[Spatial question entries]

>> start

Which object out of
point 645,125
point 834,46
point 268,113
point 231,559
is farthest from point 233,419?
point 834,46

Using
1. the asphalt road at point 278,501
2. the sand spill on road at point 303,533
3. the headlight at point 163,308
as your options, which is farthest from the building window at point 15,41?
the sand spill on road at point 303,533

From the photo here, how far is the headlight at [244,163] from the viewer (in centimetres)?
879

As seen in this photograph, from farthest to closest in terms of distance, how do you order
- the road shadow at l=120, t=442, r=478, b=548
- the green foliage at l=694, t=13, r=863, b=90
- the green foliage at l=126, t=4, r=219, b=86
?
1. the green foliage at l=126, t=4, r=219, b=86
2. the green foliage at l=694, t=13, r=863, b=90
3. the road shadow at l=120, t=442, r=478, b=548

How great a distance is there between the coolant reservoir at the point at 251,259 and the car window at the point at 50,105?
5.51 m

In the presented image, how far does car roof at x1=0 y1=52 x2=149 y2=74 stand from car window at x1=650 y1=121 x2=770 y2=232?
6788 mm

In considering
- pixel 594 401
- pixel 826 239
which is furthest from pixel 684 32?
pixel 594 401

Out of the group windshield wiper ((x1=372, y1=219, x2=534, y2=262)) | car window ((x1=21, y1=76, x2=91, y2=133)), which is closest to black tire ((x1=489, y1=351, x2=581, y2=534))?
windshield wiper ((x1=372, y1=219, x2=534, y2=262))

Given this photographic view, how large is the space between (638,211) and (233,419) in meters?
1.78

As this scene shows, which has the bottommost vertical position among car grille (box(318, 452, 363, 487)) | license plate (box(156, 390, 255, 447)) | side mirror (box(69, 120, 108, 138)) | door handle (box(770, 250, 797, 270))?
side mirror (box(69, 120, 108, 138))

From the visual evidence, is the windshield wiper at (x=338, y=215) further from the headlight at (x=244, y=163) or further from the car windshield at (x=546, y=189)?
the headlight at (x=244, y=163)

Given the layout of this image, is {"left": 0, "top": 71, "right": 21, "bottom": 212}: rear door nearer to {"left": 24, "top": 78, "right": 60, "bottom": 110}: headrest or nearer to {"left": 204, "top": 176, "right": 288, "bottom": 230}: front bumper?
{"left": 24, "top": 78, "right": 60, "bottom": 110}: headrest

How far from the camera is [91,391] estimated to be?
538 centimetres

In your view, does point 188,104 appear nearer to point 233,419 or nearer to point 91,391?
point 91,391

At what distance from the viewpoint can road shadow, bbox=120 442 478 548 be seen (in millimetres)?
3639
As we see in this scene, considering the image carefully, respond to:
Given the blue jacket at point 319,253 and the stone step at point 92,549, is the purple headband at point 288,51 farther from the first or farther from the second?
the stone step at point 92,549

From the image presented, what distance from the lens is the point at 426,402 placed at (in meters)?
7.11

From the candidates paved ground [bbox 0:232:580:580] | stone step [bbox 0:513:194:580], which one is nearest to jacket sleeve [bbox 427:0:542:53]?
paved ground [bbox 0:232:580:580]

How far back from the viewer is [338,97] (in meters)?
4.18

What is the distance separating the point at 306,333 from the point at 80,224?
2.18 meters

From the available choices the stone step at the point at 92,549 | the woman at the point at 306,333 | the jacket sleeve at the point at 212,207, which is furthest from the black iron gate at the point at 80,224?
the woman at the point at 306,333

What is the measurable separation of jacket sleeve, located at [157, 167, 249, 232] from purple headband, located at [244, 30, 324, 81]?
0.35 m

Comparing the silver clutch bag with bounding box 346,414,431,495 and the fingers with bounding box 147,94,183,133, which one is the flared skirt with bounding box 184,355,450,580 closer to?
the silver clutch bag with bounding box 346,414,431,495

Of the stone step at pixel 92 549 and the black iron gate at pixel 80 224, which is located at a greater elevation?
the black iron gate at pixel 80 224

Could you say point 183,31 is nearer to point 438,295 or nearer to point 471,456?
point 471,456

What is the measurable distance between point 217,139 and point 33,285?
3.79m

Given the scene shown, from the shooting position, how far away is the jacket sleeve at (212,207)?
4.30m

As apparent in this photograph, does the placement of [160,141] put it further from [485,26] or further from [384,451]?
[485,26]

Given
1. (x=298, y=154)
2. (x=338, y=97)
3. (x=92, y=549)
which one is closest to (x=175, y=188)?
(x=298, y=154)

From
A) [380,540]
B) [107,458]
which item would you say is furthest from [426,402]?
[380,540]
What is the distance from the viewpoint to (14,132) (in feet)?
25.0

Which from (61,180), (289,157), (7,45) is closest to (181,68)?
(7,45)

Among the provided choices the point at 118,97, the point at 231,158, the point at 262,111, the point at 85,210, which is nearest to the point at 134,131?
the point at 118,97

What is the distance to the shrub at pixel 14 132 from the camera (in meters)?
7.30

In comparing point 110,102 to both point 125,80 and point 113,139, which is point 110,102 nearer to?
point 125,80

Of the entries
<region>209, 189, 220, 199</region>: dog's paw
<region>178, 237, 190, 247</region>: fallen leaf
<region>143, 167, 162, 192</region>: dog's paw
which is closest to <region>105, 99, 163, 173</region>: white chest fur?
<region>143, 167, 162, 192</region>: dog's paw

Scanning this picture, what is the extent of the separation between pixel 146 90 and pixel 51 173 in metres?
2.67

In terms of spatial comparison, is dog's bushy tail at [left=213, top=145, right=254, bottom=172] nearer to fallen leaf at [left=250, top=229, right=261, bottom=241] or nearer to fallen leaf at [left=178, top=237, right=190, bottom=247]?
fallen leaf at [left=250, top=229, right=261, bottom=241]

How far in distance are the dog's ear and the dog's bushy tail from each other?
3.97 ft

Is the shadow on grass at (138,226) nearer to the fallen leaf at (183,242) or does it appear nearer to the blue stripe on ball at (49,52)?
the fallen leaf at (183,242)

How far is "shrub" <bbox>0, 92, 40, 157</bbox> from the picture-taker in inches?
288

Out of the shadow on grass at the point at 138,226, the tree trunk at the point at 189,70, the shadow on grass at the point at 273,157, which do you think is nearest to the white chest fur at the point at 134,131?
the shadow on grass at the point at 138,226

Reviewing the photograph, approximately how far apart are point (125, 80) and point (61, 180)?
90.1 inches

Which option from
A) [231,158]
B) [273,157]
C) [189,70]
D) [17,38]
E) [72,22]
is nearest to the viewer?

>> end

■ Exercise directions
Output the material from the line containing "Out of the shadow" through the end of the material as a Markdown table with the columns Row and Line. Number each row and leave out blank lines.

■ Written response
| Row | Line |
|---|---|
| 1 | Out of the shadow on grass at the point at 138,226, the tree trunk at the point at 189,70, the shadow on grass at the point at 273,157, which do you think is nearest to the white chest fur at the point at 134,131? |
| 2 | the shadow on grass at the point at 138,226 |
| 3 | Reviewing the photograph, approximately how far apart are point (125, 80) and point (61, 180)? |
| 4 | 90.1 inches |
| 5 | Which option from |
| 6 | A) [231,158] |
| 7 | B) [273,157] |
| 8 | C) [189,70] |
| 9 | D) [17,38] |
| 10 | E) [72,22] |
| 11 | is nearest to the viewer? |